In the past, if the supply of this product exceeds demand, the price may decline; if there is a lot of demand and less supply, the price may rise. And in different places, the price is also different. In busy commercial ports, due to frequent transactions and convenient logistics, there may be a price advantage; in remote places, due to the difficulty of transshipment, the price may be slightly higher. < Br >
The difference in quality is also a variable in price. The price of refined high-quality products must be higher than that of ordinary products. If you want to find an accurate price, you should go to the chemical raw material market in person, or consult the merchants specializing in this industry, or visit the chemical trading platform to get the exact price at the moment. From my perspective, it is difficult to say the price of the fixed number.

Ethyl + 5 - bromo - 2 - pyridinecarboxylate is 5 - bromo - 2 - ethyl pyridinecarboxylate. When storing and transporting this substance, many matters need to be paid attention to.

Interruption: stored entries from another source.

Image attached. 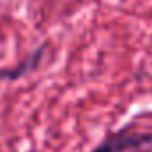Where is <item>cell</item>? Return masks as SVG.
I'll use <instances>...</instances> for the list:
<instances>
[{"mask_svg": "<svg viewBox=\"0 0 152 152\" xmlns=\"http://www.w3.org/2000/svg\"><path fill=\"white\" fill-rule=\"evenodd\" d=\"M152 149V131L124 126L110 131L90 152H147Z\"/></svg>", "mask_w": 152, "mask_h": 152, "instance_id": "6da1fadb", "label": "cell"}, {"mask_svg": "<svg viewBox=\"0 0 152 152\" xmlns=\"http://www.w3.org/2000/svg\"><path fill=\"white\" fill-rule=\"evenodd\" d=\"M44 50L46 48L42 44V46H39L36 51H32L25 60H21L20 64H16L14 67H11V69H0V80H4V81H14V80L21 78V76L28 75L30 71H34L41 64V60H42Z\"/></svg>", "mask_w": 152, "mask_h": 152, "instance_id": "7a4b0ae2", "label": "cell"}]
</instances>
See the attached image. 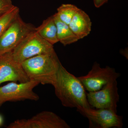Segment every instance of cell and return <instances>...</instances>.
I'll list each match as a JSON object with an SVG mask.
<instances>
[{
    "instance_id": "cell-13",
    "label": "cell",
    "mask_w": 128,
    "mask_h": 128,
    "mask_svg": "<svg viewBox=\"0 0 128 128\" xmlns=\"http://www.w3.org/2000/svg\"><path fill=\"white\" fill-rule=\"evenodd\" d=\"M57 29V38L59 42L64 46L71 44L79 40L68 25L62 22L56 13L53 15Z\"/></svg>"
},
{
    "instance_id": "cell-15",
    "label": "cell",
    "mask_w": 128,
    "mask_h": 128,
    "mask_svg": "<svg viewBox=\"0 0 128 128\" xmlns=\"http://www.w3.org/2000/svg\"><path fill=\"white\" fill-rule=\"evenodd\" d=\"M19 8L15 6L9 12L0 16V37L19 15Z\"/></svg>"
},
{
    "instance_id": "cell-2",
    "label": "cell",
    "mask_w": 128,
    "mask_h": 128,
    "mask_svg": "<svg viewBox=\"0 0 128 128\" xmlns=\"http://www.w3.org/2000/svg\"><path fill=\"white\" fill-rule=\"evenodd\" d=\"M61 64L54 51L31 57L21 64L30 80L53 86Z\"/></svg>"
},
{
    "instance_id": "cell-8",
    "label": "cell",
    "mask_w": 128,
    "mask_h": 128,
    "mask_svg": "<svg viewBox=\"0 0 128 128\" xmlns=\"http://www.w3.org/2000/svg\"><path fill=\"white\" fill-rule=\"evenodd\" d=\"M70 126L52 112L43 111L29 119L18 120L7 128H70Z\"/></svg>"
},
{
    "instance_id": "cell-1",
    "label": "cell",
    "mask_w": 128,
    "mask_h": 128,
    "mask_svg": "<svg viewBox=\"0 0 128 128\" xmlns=\"http://www.w3.org/2000/svg\"><path fill=\"white\" fill-rule=\"evenodd\" d=\"M53 86L55 93L62 105L66 107L92 108L88 101L84 88L78 77L60 65Z\"/></svg>"
},
{
    "instance_id": "cell-3",
    "label": "cell",
    "mask_w": 128,
    "mask_h": 128,
    "mask_svg": "<svg viewBox=\"0 0 128 128\" xmlns=\"http://www.w3.org/2000/svg\"><path fill=\"white\" fill-rule=\"evenodd\" d=\"M55 50L53 45L44 39L35 30L29 34L12 51L13 58L22 64L31 57Z\"/></svg>"
},
{
    "instance_id": "cell-9",
    "label": "cell",
    "mask_w": 128,
    "mask_h": 128,
    "mask_svg": "<svg viewBox=\"0 0 128 128\" xmlns=\"http://www.w3.org/2000/svg\"><path fill=\"white\" fill-rule=\"evenodd\" d=\"M86 97L92 108H106L117 113V104L119 100L117 80L108 83L97 91L89 92Z\"/></svg>"
},
{
    "instance_id": "cell-19",
    "label": "cell",
    "mask_w": 128,
    "mask_h": 128,
    "mask_svg": "<svg viewBox=\"0 0 128 128\" xmlns=\"http://www.w3.org/2000/svg\"><path fill=\"white\" fill-rule=\"evenodd\" d=\"M3 122V118H2V116L0 114V126H1L2 125Z\"/></svg>"
},
{
    "instance_id": "cell-11",
    "label": "cell",
    "mask_w": 128,
    "mask_h": 128,
    "mask_svg": "<svg viewBox=\"0 0 128 128\" xmlns=\"http://www.w3.org/2000/svg\"><path fill=\"white\" fill-rule=\"evenodd\" d=\"M69 26L80 40L90 34L92 30V22L89 16L80 9L73 16Z\"/></svg>"
},
{
    "instance_id": "cell-4",
    "label": "cell",
    "mask_w": 128,
    "mask_h": 128,
    "mask_svg": "<svg viewBox=\"0 0 128 128\" xmlns=\"http://www.w3.org/2000/svg\"><path fill=\"white\" fill-rule=\"evenodd\" d=\"M35 28L24 22L18 15L0 37V55L12 51Z\"/></svg>"
},
{
    "instance_id": "cell-16",
    "label": "cell",
    "mask_w": 128,
    "mask_h": 128,
    "mask_svg": "<svg viewBox=\"0 0 128 128\" xmlns=\"http://www.w3.org/2000/svg\"><path fill=\"white\" fill-rule=\"evenodd\" d=\"M14 6L12 0H0V16L9 12Z\"/></svg>"
},
{
    "instance_id": "cell-10",
    "label": "cell",
    "mask_w": 128,
    "mask_h": 128,
    "mask_svg": "<svg viewBox=\"0 0 128 128\" xmlns=\"http://www.w3.org/2000/svg\"><path fill=\"white\" fill-rule=\"evenodd\" d=\"M30 80L22 64L13 58L12 51L0 55V85L6 82L23 83Z\"/></svg>"
},
{
    "instance_id": "cell-12",
    "label": "cell",
    "mask_w": 128,
    "mask_h": 128,
    "mask_svg": "<svg viewBox=\"0 0 128 128\" xmlns=\"http://www.w3.org/2000/svg\"><path fill=\"white\" fill-rule=\"evenodd\" d=\"M35 31L44 39L52 45L58 42L57 38V29L55 21L53 16L44 20Z\"/></svg>"
},
{
    "instance_id": "cell-7",
    "label": "cell",
    "mask_w": 128,
    "mask_h": 128,
    "mask_svg": "<svg viewBox=\"0 0 128 128\" xmlns=\"http://www.w3.org/2000/svg\"><path fill=\"white\" fill-rule=\"evenodd\" d=\"M77 110L88 118L89 128H121L123 125L122 116L109 109L78 108Z\"/></svg>"
},
{
    "instance_id": "cell-14",
    "label": "cell",
    "mask_w": 128,
    "mask_h": 128,
    "mask_svg": "<svg viewBox=\"0 0 128 128\" xmlns=\"http://www.w3.org/2000/svg\"><path fill=\"white\" fill-rule=\"evenodd\" d=\"M79 9L72 4H62L57 8L56 13L62 22L69 25L73 16Z\"/></svg>"
},
{
    "instance_id": "cell-6",
    "label": "cell",
    "mask_w": 128,
    "mask_h": 128,
    "mask_svg": "<svg viewBox=\"0 0 128 128\" xmlns=\"http://www.w3.org/2000/svg\"><path fill=\"white\" fill-rule=\"evenodd\" d=\"M39 84L37 82L30 80L23 83L12 82L0 86V108L6 102L38 100L39 96L33 89Z\"/></svg>"
},
{
    "instance_id": "cell-17",
    "label": "cell",
    "mask_w": 128,
    "mask_h": 128,
    "mask_svg": "<svg viewBox=\"0 0 128 128\" xmlns=\"http://www.w3.org/2000/svg\"><path fill=\"white\" fill-rule=\"evenodd\" d=\"M108 0H94V3L95 7L99 8L105 3L108 2Z\"/></svg>"
},
{
    "instance_id": "cell-5",
    "label": "cell",
    "mask_w": 128,
    "mask_h": 128,
    "mask_svg": "<svg viewBox=\"0 0 128 128\" xmlns=\"http://www.w3.org/2000/svg\"><path fill=\"white\" fill-rule=\"evenodd\" d=\"M120 76L114 68L108 66L101 68L100 64L95 62L91 70L86 75L78 77L85 90L89 92L97 91Z\"/></svg>"
},
{
    "instance_id": "cell-18",
    "label": "cell",
    "mask_w": 128,
    "mask_h": 128,
    "mask_svg": "<svg viewBox=\"0 0 128 128\" xmlns=\"http://www.w3.org/2000/svg\"><path fill=\"white\" fill-rule=\"evenodd\" d=\"M128 50H123L121 51V53L123 55L125 56L126 58H128V54H127V51Z\"/></svg>"
}]
</instances>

First, the temperature and humidity of storage must be appropriate. This compound is more sensitive to changes in temperature and humidity. High temperature or high humidity environments may cause its chemical properties to change and even deteriorate. Therefore, when stored in a cool, dry place, the temperature should be controlled between 15 ° C and 25 ° C, and the relative humidity should be maintained at 40% to 60%.
Second, attention should be paid to isolating air and moisture. Ethyl 5-bromo-2-pyridinecarboxylate easily reacts with oxygen and moisture in the air. When storing, use a well-sealed container, such as a glass bottle or a plastic container with a sealing gasket, to prevent air and moisture from invading.

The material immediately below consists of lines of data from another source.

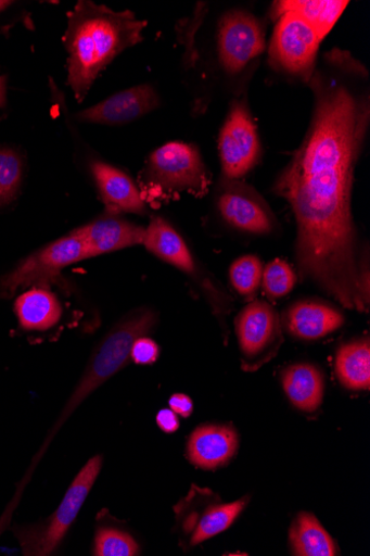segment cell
Masks as SVG:
<instances>
[{
  "mask_svg": "<svg viewBox=\"0 0 370 556\" xmlns=\"http://www.w3.org/2000/svg\"><path fill=\"white\" fill-rule=\"evenodd\" d=\"M102 465L95 456L82 468L68 489L60 508L43 525L17 534L25 555H49L65 538L77 518Z\"/></svg>",
  "mask_w": 370,
  "mask_h": 556,
  "instance_id": "4",
  "label": "cell"
},
{
  "mask_svg": "<svg viewBox=\"0 0 370 556\" xmlns=\"http://www.w3.org/2000/svg\"><path fill=\"white\" fill-rule=\"evenodd\" d=\"M290 544L293 555L298 556H335L340 553L330 533L308 513L298 514L292 522Z\"/></svg>",
  "mask_w": 370,
  "mask_h": 556,
  "instance_id": "22",
  "label": "cell"
},
{
  "mask_svg": "<svg viewBox=\"0 0 370 556\" xmlns=\"http://www.w3.org/2000/svg\"><path fill=\"white\" fill-rule=\"evenodd\" d=\"M148 166L152 180L163 189L188 190L197 195L207 190L205 166L191 144L175 141L157 148Z\"/></svg>",
  "mask_w": 370,
  "mask_h": 556,
  "instance_id": "9",
  "label": "cell"
},
{
  "mask_svg": "<svg viewBox=\"0 0 370 556\" xmlns=\"http://www.w3.org/2000/svg\"><path fill=\"white\" fill-rule=\"evenodd\" d=\"M235 330L245 371H255L272 361L284 341L278 313L260 300L251 302L240 313Z\"/></svg>",
  "mask_w": 370,
  "mask_h": 556,
  "instance_id": "5",
  "label": "cell"
},
{
  "mask_svg": "<svg viewBox=\"0 0 370 556\" xmlns=\"http://www.w3.org/2000/svg\"><path fill=\"white\" fill-rule=\"evenodd\" d=\"M218 207L224 219L241 231L269 235L276 229V218L267 202L239 180L227 179L222 184Z\"/></svg>",
  "mask_w": 370,
  "mask_h": 556,
  "instance_id": "12",
  "label": "cell"
},
{
  "mask_svg": "<svg viewBox=\"0 0 370 556\" xmlns=\"http://www.w3.org/2000/svg\"><path fill=\"white\" fill-rule=\"evenodd\" d=\"M345 323L343 314L322 301L303 300L283 315L288 332L299 340L312 341L339 330Z\"/></svg>",
  "mask_w": 370,
  "mask_h": 556,
  "instance_id": "16",
  "label": "cell"
},
{
  "mask_svg": "<svg viewBox=\"0 0 370 556\" xmlns=\"http://www.w3.org/2000/svg\"><path fill=\"white\" fill-rule=\"evenodd\" d=\"M156 424L166 433H174L180 428L178 415L171 409L158 412Z\"/></svg>",
  "mask_w": 370,
  "mask_h": 556,
  "instance_id": "30",
  "label": "cell"
},
{
  "mask_svg": "<svg viewBox=\"0 0 370 556\" xmlns=\"http://www.w3.org/2000/svg\"><path fill=\"white\" fill-rule=\"evenodd\" d=\"M88 258L84 241L74 231L21 263L15 270L0 280V289L14 293L18 288H41L54 283L65 268Z\"/></svg>",
  "mask_w": 370,
  "mask_h": 556,
  "instance_id": "6",
  "label": "cell"
},
{
  "mask_svg": "<svg viewBox=\"0 0 370 556\" xmlns=\"http://www.w3.org/2000/svg\"><path fill=\"white\" fill-rule=\"evenodd\" d=\"M7 104V77H0V108Z\"/></svg>",
  "mask_w": 370,
  "mask_h": 556,
  "instance_id": "31",
  "label": "cell"
},
{
  "mask_svg": "<svg viewBox=\"0 0 370 556\" xmlns=\"http://www.w3.org/2000/svg\"><path fill=\"white\" fill-rule=\"evenodd\" d=\"M68 22L64 37L69 53L68 84L81 101L105 67L143 40L148 23L131 12L117 13L84 0L68 14Z\"/></svg>",
  "mask_w": 370,
  "mask_h": 556,
  "instance_id": "2",
  "label": "cell"
},
{
  "mask_svg": "<svg viewBox=\"0 0 370 556\" xmlns=\"http://www.w3.org/2000/svg\"><path fill=\"white\" fill-rule=\"evenodd\" d=\"M75 232L85 243L89 258L142 244L144 228L117 214L101 216Z\"/></svg>",
  "mask_w": 370,
  "mask_h": 556,
  "instance_id": "14",
  "label": "cell"
},
{
  "mask_svg": "<svg viewBox=\"0 0 370 556\" xmlns=\"http://www.w3.org/2000/svg\"><path fill=\"white\" fill-rule=\"evenodd\" d=\"M239 448V434L230 426L206 425L196 428L188 442V457L197 468L216 470L226 466Z\"/></svg>",
  "mask_w": 370,
  "mask_h": 556,
  "instance_id": "15",
  "label": "cell"
},
{
  "mask_svg": "<svg viewBox=\"0 0 370 556\" xmlns=\"http://www.w3.org/2000/svg\"><path fill=\"white\" fill-rule=\"evenodd\" d=\"M102 200L112 214H144L143 198L132 179L122 170L101 162L90 166Z\"/></svg>",
  "mask_w": 370,
  "mask_h": 556,
  "instance_id": "17",
  "label": "cell"
},
{
  "mask_svg": "<svg viewBox=\"0 0 370 556\" xmlns=\"http://www.w3.org/2000/svg\"><path fill=\"white\" fill-rule=\"evenodd\" d=\"M335 370L340 382L349 390L362 391L370 388L369 339L343 344L337 352Z\"/></svg>",
  "mask_w": 370,
  "mask_h": 556,
  "instance_id": "23",
  "label": "cell"
},
{
  "mask_svg": "<svg viewBox=\"0 0 370 556\" xmlns=\"http://www.w3.org/2000/svg\"><path fill=\"white\" fill-rule=\"evenodd\" d=\"M161 99L150 85L118 92L77 115L84 123L117 126L133 122L154 111Z\"/></svg>",
  "mask_w": 370,
  "mask_h": 556,
  "instance_id": "13",
  "label": "cell"
},
{
  "mask_svg": "<svg viewBox=\"0 0 370 556\" xmlns=\"http://www.w3.org/2000/svg\"><path fill=\"white\" fill-rule=\"evenodd\" d=\"M266 49V38L258 21L246 12L227 14L219 30V53L224 68L232 75L241 73Z\"/></svg>",
  "mask_w": 370,
  "mask_h": 556,
  "instance_id": "11",
  "label": "cell"
},
{
  "mask_svg": "<svg viewBox=\"0 0 370 556\" xmlns=\"http://www.w3.org/2000/svg\"><path fill=\"white\" fill-rule=\"evenodd\" d=\"M158 355H161V349L149 338L141 337L132 345L131 359L138 365H152Z\"/></svg>",
  "mask_w": 370,
  "mask_h": 556,
  "instance_id": "28",
  "label": "cell"
},
{
  "mask_svg": "<svg viewBox=\"0 0 370 556\" xmlns=\"http://www.w3.org/2000/svg\"><path fill=\"white\" fill-rule=\"evenodd\" d=\"M169 404L171 410L183 418H189L193 413V402L183 393L174 394Z\"/></svg>",
  "mask_w": 370,
  "mask_h": 556,
  "instance_id": "29",
  "label": "cell"
},
{
  "mask_svg": "<svg viewBox=\"0 0 370 556\" xmlns=\"http://www.w3.org/2000/svg\"><path fill=\"white\" fill-rule=\"evenodd\" d=\"M21 326L26 330L44 331L62 318L63 309L55 294L36 287L22 294L15 305Z\"/></svg>",
  "mask_w": 370,
  "mask_h": 556,
  "instance_id": "20",
  "label": "cell"
},
{
  "mask_svg": "<svg viewBox=\"0 0 370 556\" xmlns=\"http://www.w3.org/2000/svg\"><path fill=\"white\" fill-rule=\"evenodd\" d=\"M250 496L225 503L213 491L193 486L188 498L179 505V519L186 541L196 546L228 530L246 508Z\"/></svg>",
  "mask_w": 370,
  "mask_h": 556,
  "instance_id": "7",
  "label": "cell"
},
{
  "mask_svg": "<svg viewBox=\"0 0 370 556\" xmlns=\"http://www.w3.org/2000/svg\"><path fill=\"white\" fill-rule=\"evenodd\" d=\"M23 176L21 156L10 148L0 149V207L16 197Z\"/></svg>",
  "mask_w": 370,
  "mask_h": 556,
  "instance_id": "24",
  "label": "cell"
},
{
  "mask_svg": "<svg viewBox=\"0 0 370 556\" xmlns=\"http://www.w3.org/2000/svg\"><path fill=\"white\" fill-rule=\"evenodd\" d=\"M220 157L227 179L238 180L257 163L259 140L256 127L246 109L233 106L220 135Z\"/></svg>",
  "mask_w": 370,
  "mask_h": 556,
  "instance_id": "10",
  "label": "cell"
},
{
  "mask_svg": "<svg viewBox=\"0 0 370 556\" xmlns=\"http://www.w3.org/2000/svg\"><path fill=\"white\" fill-rule=\"evenodd\" d=\"M142 244L157 258L196 276L197 270L191 252L182 237L162 217H154L144 229Z\"/></svg>",
  "mask_w": 370,
  "mask_h": 556,
  "instance_id": "18",
  "label": "cell"
},
{
  "mask_svg": "<svg viewBox=\"0 0 370 556\" xmlns=\"http://www.w3.org/2000/svg\"><path fill=\"white\" fill-rule=\"evenodd\" d=\"M93 554L98 556H135L139 554V545L125 531L102 528L97 531Z\"/></svg>",
  "mask_w": 370,
  "mask_h": 556,
  "instance_id": "25",
  "label": "cell"
},
{
  "mask_svg": "<svg viewBox=\"0 0 370 556\" xmlns=\"http://www.w3.org/2000/svg\"><path fill=\"white\" fill-rule=\"evenodd\" d=\"M155 324L156 315L151 309L140 308L103 339L63 412V424L88 395L125 367L136 340L149 333Z\"/></svg>",
  "mask_w": 370,
  "mask_h": 556,
  "instance_id": "3",
  "label": "cell"
},
{
  "mask_svg": "<svg viewBox=\"0 0 370 556\" xmlns=\"http://www.w3.org/2000/svg\"><path fill=\"white\" fill-rule=\"evenodd\" d=\"M278 18L270 46L271 61L284 72L308 81L322 40L296 14L284 13Z\"/></svg>",
  "mask_w": 370,
  "mask_h": 556,
  "instance_id": "8",
  "label": "cell"
},
{
  "mask_svg": "<svg viewBox=\"0 0 370 556\" xmlns=\"http://www.w3.org/2000/svg\"><path fill=\"white\" fill-rule=\"evenodd\" d=\"M349 2L342 0H291L275 3V14L293 13L304 20L323 40L335 26Z\"/></svg>",
  "mask_w": 370,
  "mask_h": 556,
  "instance_id": "21",
  "label": "cell"
},
{
  "mask_svg": "<svg viewBox=\"0 0 370 556\" xmlns=\"http://www.w3.org/2000/svg\"><path fill=\"white\" fill-rule=\"evenodd\" d=\"M296 283V275L291 266L277 260L263 270L261 285L271 299H280L289 294Z\"/></svg>",
  "mask_w": 370,
  "mask_h": 556,
  "instance_id": "27",
  "label": "cell"
},
{
  "mask_svg": "<svg viewBox=\"0 0 370 556\" xmlns=\"http://www.w3.org/2000/svg\"><path fill=\"white\" fill-rule=\"evenodd\" d=\"M10 5L9 2H0V11H3L4 9H7L8 7Z\"/></svg>",
  "mask_w": 370,
  "mask_h": 556,
  "instance_id": "32",
  "label": "cell"
},
{
  "mask_svg": "<svg viewBox=\"0 0 370 556\" xmlns=\"http://www.w3.org/2000/svg\"><path fill=\"white\" fill-rule=\"evenodd\" d=\"M283 389L293 406L312 414L321 407L326 382L320 369L309 364H297L282 374Z\"/></svg>",
  "mask_w": 370,
  "mask_h": 556,
  "instance_id": "19",
  "label": "cell"
},
{
  "mask_svg": "<svg viewBox=\"0 0 370 556\" xmlns=\"http://www.w3.org/2000/svg\"><path fill=\"white\" fill-rule=\"evenodd\" d=\"M309 86L314 112L302 144L275 192L295 216L299 273L349 311L366 312L369 289L357 262L352 215L355 167L369 126V93L358 81L362 65L333 50Z\"/></svg>",
  "mask_w": 370,
  "mask_h": 556,
  "instance_id": "1",
  "label": "cell"
},
{
  "mask_svg": "<svg viewBox=\"0 0 370 556\" xmlns=\"http://www.w3.org/2000/svg\"><path fill=\"white\" fill-rule=\"evenodd\" d=\"M263 277L260 261L255 256H244L233 263L230 279L233 288L243 296L253 295Z\"/></svg>",
  "mask_w": 370,
  "mask_h": 556,
  "instance_id": "26",
  "label": "cell"
}]
</instances>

Third, during transportation, it is essential to prevent shock and collision. Because it is a chemical product, if it is subjected to violent vibration or collision, the container is easily damaged, resulting in leakage of items, which will not only cause losses, but also may cause safety accidents. Therefore, it is necessary to properly fix and add cushioning materials during transportation.
Fourth, avoid contact with incompatible objects. Ethyl 5-bromo-2-pyridinecarboxylate should not be stored or transported together with strong oxidants, strong bases and other substances, otherwise it is easy to cause chemical reactions and cause danger. Before storage and transportation, be sure to clarify its chemical properties and avoid contact with contraindicated substances.
Fifth, safety labels and documentation are indispensable. Storage and transportation containers should be clearly marked with their names, hazards and other information. At the same time, detailed records of storage conditions, transportation routes, quantities and other information can be traced and managed to ensure the safety of the whole process.